__Yapılacak Görevler__.
1. Yerel seçimler ve dış politika üzerine olan metinde adı geçen bütün şehirleri sıralayın.
2. Yerel seçimler ve dış politika üzerine olan metne göre Batılı ülkelerde yerel seçimler neden ülkenin genel dış politik sorunlarıyla en az ilgili seçimlerdir? Bir ila üç cümleyle açıklayın.
3. Yerel seçimler ve dış politika üzerine olan metni son cümlesinden sonra devam ettirin.

::: Metin Bölümü

Yerel seçimlerle Türkiye’nin dış ve güvenlik politikası arasında doğrudan bir ilişki var mıdır?
İstanbul’un Ankara’nın ya da Erzurum ve Edirne’nin belediye başkanının hangi partiden olacağının belirleneceği seçimlerin dış politikayla ne ilgisi olabilir?
Diyarbakır’ın, Van’ın ve Hakkâri’nin belediye başkanının kim olacağını ortaya koyacak seçimlerin Türkiye’nin dış ve güvenlik politikası çizgisi açısından bir anlamı olabilir mi?
Aslında Batılı ülkelerde yerel yöneticilerin belirleneceği seçimler ülkenin genel dış politik sorunlarıyla en az ilgili seçimlerdir.
Parlamento seçimleri ya da cumhurbaşkanlığı seçimleri sonucu ülkenin dış politikasını yönetmek üzere seçilen hükûmetler dış politikayı ve güvenlik politikasını şekillendirirler. Yerel seçimler sonucu belirlenen yöneticiler ise daha çok belediye hizmetleri ve yerel düzeydeki sosyal ve kültürel hizmetlerden sorumludurlar.

::::::
::: Veri Kayıtları

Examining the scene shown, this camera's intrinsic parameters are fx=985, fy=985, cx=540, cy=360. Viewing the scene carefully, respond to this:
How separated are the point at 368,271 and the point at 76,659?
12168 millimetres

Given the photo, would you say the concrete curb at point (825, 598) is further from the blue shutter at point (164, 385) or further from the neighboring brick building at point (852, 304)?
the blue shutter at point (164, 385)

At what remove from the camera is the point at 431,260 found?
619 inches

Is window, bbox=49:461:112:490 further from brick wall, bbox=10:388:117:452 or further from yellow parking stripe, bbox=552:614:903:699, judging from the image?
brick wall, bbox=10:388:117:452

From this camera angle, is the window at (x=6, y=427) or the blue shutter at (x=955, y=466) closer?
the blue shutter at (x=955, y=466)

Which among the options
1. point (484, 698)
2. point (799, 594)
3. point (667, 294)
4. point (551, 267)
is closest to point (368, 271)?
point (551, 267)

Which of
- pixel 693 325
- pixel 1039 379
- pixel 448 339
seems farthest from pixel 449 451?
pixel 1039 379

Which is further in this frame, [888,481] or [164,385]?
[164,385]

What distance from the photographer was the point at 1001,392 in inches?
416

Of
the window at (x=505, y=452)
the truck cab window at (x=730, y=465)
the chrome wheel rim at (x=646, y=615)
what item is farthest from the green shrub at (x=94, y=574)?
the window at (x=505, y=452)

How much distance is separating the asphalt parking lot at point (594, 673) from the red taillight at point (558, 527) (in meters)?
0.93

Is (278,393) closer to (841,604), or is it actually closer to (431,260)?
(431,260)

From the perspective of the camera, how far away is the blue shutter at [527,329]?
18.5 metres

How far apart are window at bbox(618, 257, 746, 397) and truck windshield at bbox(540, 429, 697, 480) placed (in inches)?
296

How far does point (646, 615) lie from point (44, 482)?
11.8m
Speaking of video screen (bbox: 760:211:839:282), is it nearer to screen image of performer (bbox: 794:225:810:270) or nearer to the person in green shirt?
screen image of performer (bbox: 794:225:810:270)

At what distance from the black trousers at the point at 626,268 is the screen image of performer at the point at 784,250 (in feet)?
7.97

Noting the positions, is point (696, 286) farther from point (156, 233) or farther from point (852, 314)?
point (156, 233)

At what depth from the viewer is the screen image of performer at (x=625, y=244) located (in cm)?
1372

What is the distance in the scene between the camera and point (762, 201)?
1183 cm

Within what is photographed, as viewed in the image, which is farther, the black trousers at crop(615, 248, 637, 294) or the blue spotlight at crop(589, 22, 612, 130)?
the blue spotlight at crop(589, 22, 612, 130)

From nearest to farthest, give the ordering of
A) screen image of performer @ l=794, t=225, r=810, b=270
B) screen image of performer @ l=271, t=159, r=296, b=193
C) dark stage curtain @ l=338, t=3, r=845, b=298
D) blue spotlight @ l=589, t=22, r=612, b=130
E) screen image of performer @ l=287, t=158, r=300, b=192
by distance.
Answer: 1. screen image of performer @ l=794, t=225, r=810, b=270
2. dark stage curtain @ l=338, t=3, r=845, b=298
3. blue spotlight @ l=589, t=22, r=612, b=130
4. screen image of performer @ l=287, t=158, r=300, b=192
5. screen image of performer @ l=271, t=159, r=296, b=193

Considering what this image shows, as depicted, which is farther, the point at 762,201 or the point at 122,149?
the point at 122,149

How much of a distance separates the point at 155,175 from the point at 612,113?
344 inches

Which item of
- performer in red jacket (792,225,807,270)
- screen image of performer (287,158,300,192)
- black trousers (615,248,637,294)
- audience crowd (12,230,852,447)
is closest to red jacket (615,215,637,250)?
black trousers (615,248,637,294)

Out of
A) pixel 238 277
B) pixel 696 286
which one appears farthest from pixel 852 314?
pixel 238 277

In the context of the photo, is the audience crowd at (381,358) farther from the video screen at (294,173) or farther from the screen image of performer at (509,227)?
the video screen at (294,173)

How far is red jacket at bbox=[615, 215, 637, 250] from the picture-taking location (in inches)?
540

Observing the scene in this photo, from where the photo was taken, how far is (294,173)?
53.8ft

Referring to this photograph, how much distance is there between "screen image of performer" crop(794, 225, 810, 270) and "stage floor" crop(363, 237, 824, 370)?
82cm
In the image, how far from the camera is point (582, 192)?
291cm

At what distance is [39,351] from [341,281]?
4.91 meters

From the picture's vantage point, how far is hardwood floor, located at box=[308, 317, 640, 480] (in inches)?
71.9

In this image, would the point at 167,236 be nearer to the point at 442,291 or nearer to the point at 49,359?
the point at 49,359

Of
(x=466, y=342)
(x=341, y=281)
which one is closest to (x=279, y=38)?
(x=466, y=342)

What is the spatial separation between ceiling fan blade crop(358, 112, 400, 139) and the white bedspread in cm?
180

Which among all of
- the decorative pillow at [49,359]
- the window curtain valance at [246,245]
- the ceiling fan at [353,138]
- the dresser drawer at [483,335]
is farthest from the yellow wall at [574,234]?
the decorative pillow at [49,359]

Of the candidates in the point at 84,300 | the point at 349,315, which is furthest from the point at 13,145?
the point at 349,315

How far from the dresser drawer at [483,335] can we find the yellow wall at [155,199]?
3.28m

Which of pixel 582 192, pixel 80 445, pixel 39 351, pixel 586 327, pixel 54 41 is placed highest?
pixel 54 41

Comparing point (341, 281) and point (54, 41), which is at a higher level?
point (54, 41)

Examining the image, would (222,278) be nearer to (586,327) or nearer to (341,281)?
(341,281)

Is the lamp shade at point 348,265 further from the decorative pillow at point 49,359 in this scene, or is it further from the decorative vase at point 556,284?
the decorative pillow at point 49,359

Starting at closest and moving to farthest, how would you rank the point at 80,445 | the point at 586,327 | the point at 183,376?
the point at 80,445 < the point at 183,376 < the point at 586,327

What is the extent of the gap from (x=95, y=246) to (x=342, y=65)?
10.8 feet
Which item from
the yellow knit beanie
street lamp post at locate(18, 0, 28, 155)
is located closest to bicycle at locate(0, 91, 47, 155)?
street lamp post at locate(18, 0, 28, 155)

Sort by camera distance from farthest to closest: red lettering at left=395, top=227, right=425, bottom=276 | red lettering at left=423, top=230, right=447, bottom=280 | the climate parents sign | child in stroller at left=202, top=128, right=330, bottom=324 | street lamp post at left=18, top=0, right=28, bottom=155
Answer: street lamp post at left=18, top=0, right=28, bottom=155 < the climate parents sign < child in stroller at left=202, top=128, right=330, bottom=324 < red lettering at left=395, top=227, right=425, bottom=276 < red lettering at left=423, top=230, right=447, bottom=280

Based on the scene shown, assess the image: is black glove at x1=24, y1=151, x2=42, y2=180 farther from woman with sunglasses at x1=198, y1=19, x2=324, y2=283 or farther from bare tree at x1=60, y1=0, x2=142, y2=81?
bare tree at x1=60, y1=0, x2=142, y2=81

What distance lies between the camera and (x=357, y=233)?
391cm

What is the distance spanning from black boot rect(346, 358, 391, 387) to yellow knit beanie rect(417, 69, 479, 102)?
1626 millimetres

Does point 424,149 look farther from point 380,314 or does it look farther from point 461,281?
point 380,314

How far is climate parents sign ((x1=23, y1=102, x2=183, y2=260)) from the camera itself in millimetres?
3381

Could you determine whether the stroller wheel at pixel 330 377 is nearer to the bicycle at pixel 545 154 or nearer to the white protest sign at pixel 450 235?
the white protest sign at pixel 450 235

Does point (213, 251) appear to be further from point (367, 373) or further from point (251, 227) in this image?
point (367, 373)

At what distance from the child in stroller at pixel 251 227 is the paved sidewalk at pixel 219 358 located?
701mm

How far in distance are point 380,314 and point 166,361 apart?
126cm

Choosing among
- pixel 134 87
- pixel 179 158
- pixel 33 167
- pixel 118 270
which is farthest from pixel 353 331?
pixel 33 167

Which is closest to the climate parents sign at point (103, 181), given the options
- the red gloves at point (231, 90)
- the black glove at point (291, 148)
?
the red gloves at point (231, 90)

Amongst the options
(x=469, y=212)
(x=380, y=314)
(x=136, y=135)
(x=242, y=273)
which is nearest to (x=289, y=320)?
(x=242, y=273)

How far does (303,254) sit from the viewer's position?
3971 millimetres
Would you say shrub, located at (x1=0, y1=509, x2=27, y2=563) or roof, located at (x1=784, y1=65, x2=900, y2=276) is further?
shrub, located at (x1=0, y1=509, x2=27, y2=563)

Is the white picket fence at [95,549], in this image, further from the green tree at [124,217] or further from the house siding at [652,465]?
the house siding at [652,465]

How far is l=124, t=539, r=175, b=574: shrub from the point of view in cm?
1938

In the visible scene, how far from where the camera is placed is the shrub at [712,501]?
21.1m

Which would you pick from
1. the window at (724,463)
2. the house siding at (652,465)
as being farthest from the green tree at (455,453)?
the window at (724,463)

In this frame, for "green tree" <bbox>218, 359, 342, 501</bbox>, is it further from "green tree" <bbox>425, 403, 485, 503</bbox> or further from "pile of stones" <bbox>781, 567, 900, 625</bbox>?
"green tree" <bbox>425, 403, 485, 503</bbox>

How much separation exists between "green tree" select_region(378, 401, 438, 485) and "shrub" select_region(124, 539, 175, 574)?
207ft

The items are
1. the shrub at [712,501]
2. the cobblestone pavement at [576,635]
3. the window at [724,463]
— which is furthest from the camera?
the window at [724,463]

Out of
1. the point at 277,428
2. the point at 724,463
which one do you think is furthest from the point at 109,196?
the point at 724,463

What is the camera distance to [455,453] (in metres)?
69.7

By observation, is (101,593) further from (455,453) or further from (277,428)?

::::::

__Görev Yanıtları__.
1. İstanbul, Ankara, Erzurum, Edirne, Diyarbakır, Van, Hakkâri

2. Dış ve güvenlik politikasını, parlamento ya da cumhurbaşkanlığı seçimleri sonucunda ülkenin dış politikasını yönetmek üzere seçilen hükûmetler şekillendirir. Yerel seçimlerle belirlenen yöneticiler ise daha çok belediye hizmetlerinden ve yerel düzeydeki sosyal ve kültürel hizmetlerden sorumludur.

3.
Batılı ülkelerde, yerel ve merkezî yönetimler arasındaki bu görev paylaşımını iktidar partileri de muhalefet partileri de bilirler ve seçim sonuçlarına buna göre anlam yüklerler.
Bazen iktidardaki bir parti yerel seçimlerde çok büyük oy kaybına uğrarsa, muhalefet partileri iktidar için ümitlenirler, ancak bunun için parlamento ya da başkanlık seçimlerini beklerler. Ülkelerini kaosa sürükleyecek meşruiyet tartışmalarından uzak dururlar.
İşte bu yüzden, Batılı ülkelerde yerel seçimler sadece yerel yöneticilerin belirlendiği seçimlerdir ve bu ülkelerin dış ve güvenlik politikaları açısından çok önemli değillerdir.
Muhalefetin, iktidarı sadece demokratik yollarla devirip ülkeyi yönetmeye talip olduğu ülkelerde durum böyledir.
Peki, Türkiye’de durum neden farklı?
Türkiye’deki iktidar ve ona oy veren kesimler neden yerel seçimlere yerelin ötesinde anlam yüklüyorlar?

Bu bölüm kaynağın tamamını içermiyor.